Boycott not the best way to protest human rights abuses

The semi-secret Olympic torch relay in San Francisco Wednesday was an embarrassing harbinger of things to come as the U.S. and other western democracies determine how to deal with this summer's Olympic Games in Beijing, China. San Francisco and Olympic officials were forced to hold torch ceremonies in secret because thousands of angry demonstrators filled the city's streets to protest human rights abuses by China's Communist government.

Some international observers want to boycott the Beijing Olympics because of the Chinese government's bloody crackdown on Tibetan dissidents and its wholesale human rights violations. Although I oppose a boycott because I don't want to punish the athletes, I think President Bush and our government should be more forceful in holding China's feet to the fire on human rights.

Much as Hitler did in bringing the 1936 Olympics to Nazi Germany, China's leaders wanted to hold the Games in Beijing in order to legitimize their repressive regime. As a recent Washington Post editorial noted, "This year's games were to mark (China's) debut as a global power, with a booming economy and rapidly modernizing society. Instead, it's beginning to look as the though the games could become a showcase for violent repression, censorship and political persecution ..." Not a pretty picture.

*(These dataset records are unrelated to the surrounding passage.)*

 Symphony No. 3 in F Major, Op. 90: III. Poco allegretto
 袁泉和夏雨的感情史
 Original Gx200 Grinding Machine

In a moderate response to China's crackdown on protesters, President Bush urged his Chinese counterpart, Hu Jintao, to halt the violence in Lhasa and to consult with representatives of the Dalai Lama, Tibet's spiritual leader. U.S. Speaker of the House Nancy Pelosi (D-Calif.) was more outspoken, calling on Bush and the world to denounce China's brutal tactics in Tibet and describing the crisis as "a challenge to the conscience of the world."

"If freedom-loving people throughout the world do not speak out against Chinese oppression, we have lost all moral authority to speak on behalf of human rights anywhere in the world," Pelosi said during a recent visit to the Dalai Lama in Dharmsala, India, where the Tibetan leader has lived in exile for many years.

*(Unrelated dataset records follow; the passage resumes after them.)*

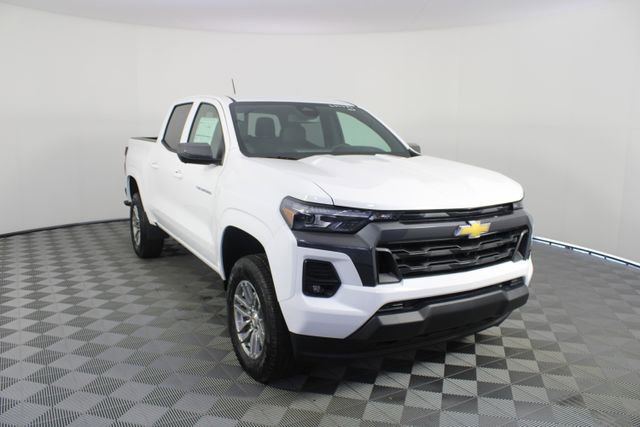 New 2026 Chevrolet Colorado LT w/ LT Convenience Package image 25
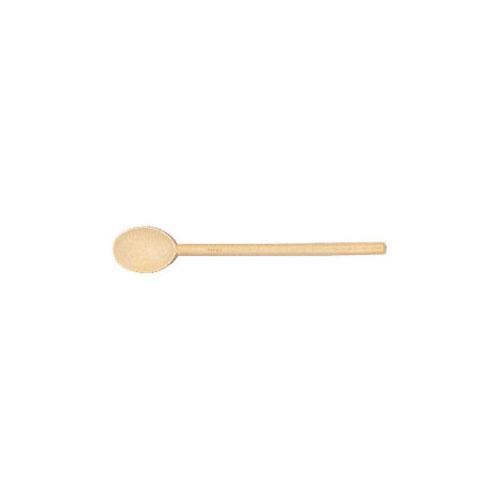 Kitchen & Company Spoon 14" Heavy Handled Mixing Spoon - Beech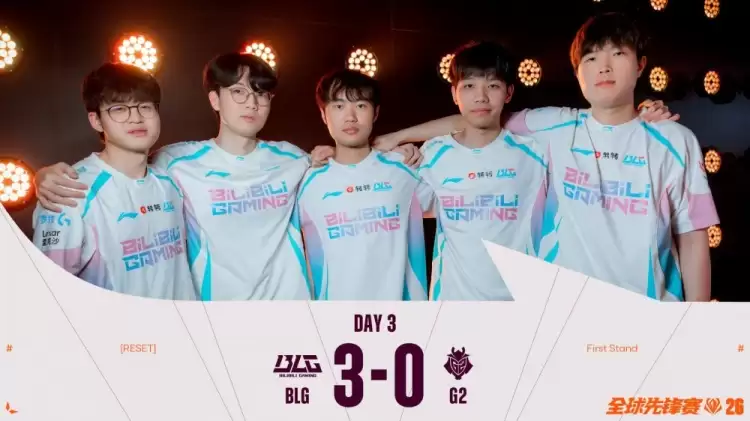 BLG晋级2026先锋赛半决赛！Knight国际赛事击杀数来到526次，历史第十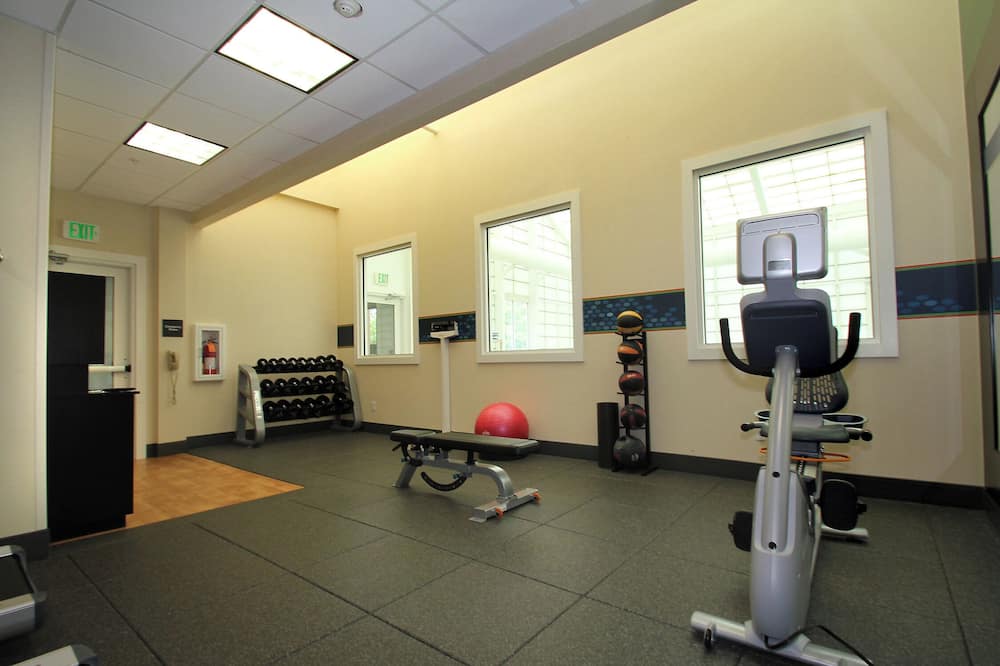 ロング クリーク ホテル バイ IHG 写真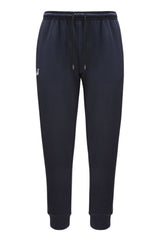 K-Way Pantaloni Uomo Bishop in felpa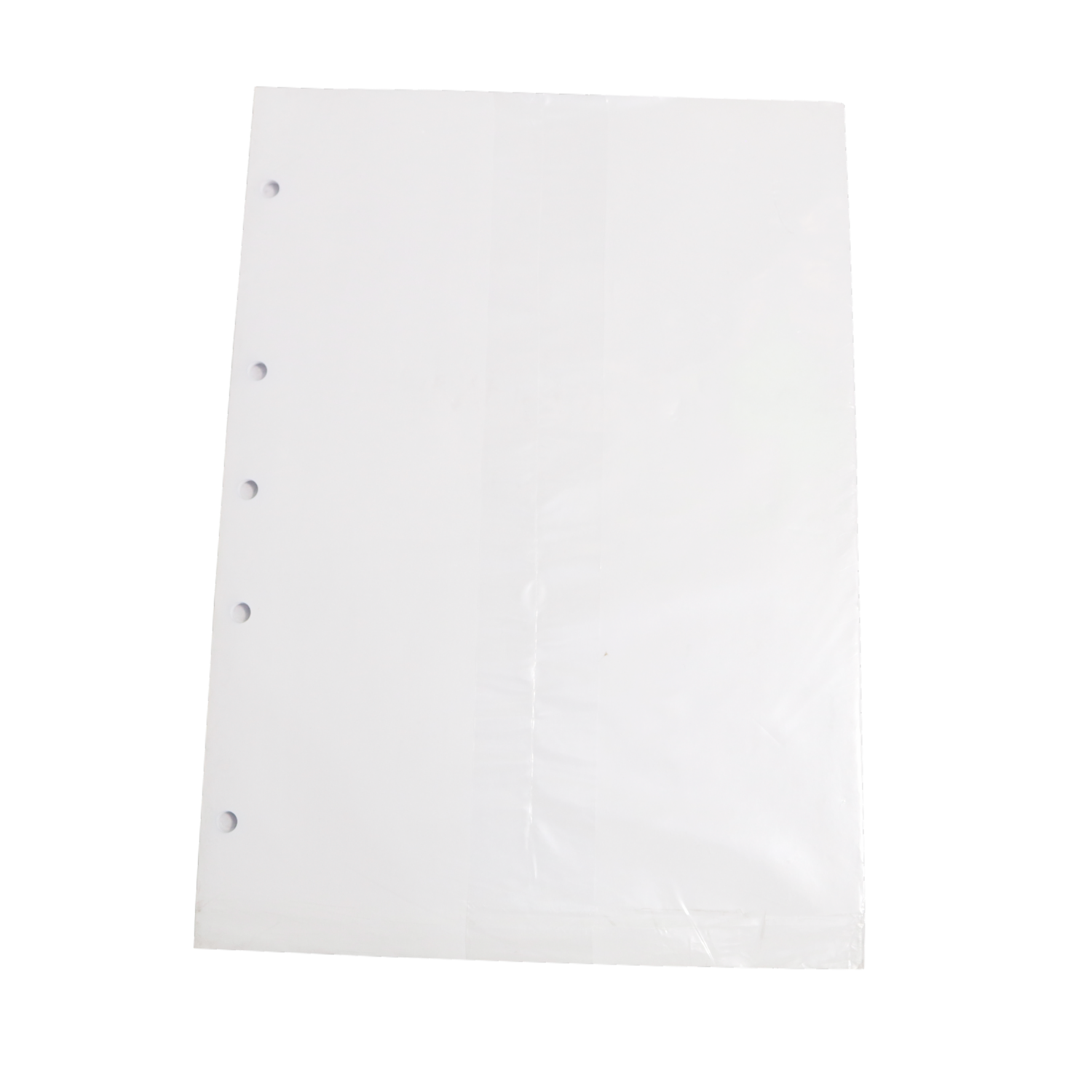 Hojas De Papel Bond A4 Blanco VERZATIL X50Uds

Street protests against Chinese oppression in Tibet turned violent in mid-March, prompting a brutal response by China, which sent armed troops into the streets of Lhasa. The Chinese government says 22 people have died so far in the rioting, while Tibetan exiles claim that the death toll is closer to 140. Downtown Lhasa began to resemble Beijing's Tiananmen Square, where hundreds of democracy advocates were slaughtered in 1989. Meanwhile, as Red Army troops were killing unarmed protesters, the U.S. State Department inexplicably removed China from its annual list of the world's worst human rights offenders - a decision that made no sense.

"The world community has a real responsibility to bring China into the mainstream," the Dalai Lama told Time magazine in an interview late last year. He asserted that the whole world stands to gain from a peaceful approach, especially the 6 million Tibetans in China and Chinese-occupied Tibet, which Beijing considers to be a Chinese province. "Genuine harmony must come from the heart," the Dalai Lama added. "It cannot come from the barrel of a gun."


So why is the U.S. government being so cautious about China's violent crackdown in Tibet? Could it have something to do with the fact that American and international businesses are heavily invested in the Beijing Olympics? Washington Post columnist Anne Applebaum answered that question by quoting a Samsung Electronics executive as saying that "the Olympic Games are not a place for demonstrations." A Coca Cola spokesman chimed-in that "it would be inappropriate to comment on the political situation of individual nations."

But Ms. Applebaum countered that "the Olympics seem an ideal place for demonstrations. Not only are the world's media there with cameras running, but the modern Olympics were set up with a political purpose: To promote international peace by encouraging healthy competition among nations. Hence, the emphasis on national teams instead of individual competitors ..." Good point.

And when French President Nicolas Sarkozy suggested a boycott, International Olympic Committee Chairman Jacques Rogge of Belgium was quick to declare that "a boycott doesn't solve anything." Well, maybe not, but as Ms. Applebaum wrote, "The boycott of South Africa by international competitions was probably the single most effective weapon ... ever deployed against the apartheid state. And the boycott of the 1980 Moscow Olympics helped undermine Soviet propaganda about the invasion of Afghanistan and helped unify the western world against it."

With that in mind, I think President Bush should join Sarkozy, British Prime Minister Gordon Brown and German Chancellor Angela Merkel in refusing to attend Olympic opening ceremonies in Beijing in August. Because, as that recent Washington Post editorial noted, "It looks increasingly likely that the (Beijing) Olympics will serve to remind the world not of China's emerging greatness but of its continuing denial of freedom to its citizens, its repression of minorities and its amoral alliances with rogue states." Let the tainted games begin!

• Guy W. Farmer, a retired American diplomat and lifelong sports fan, resides in Carson City.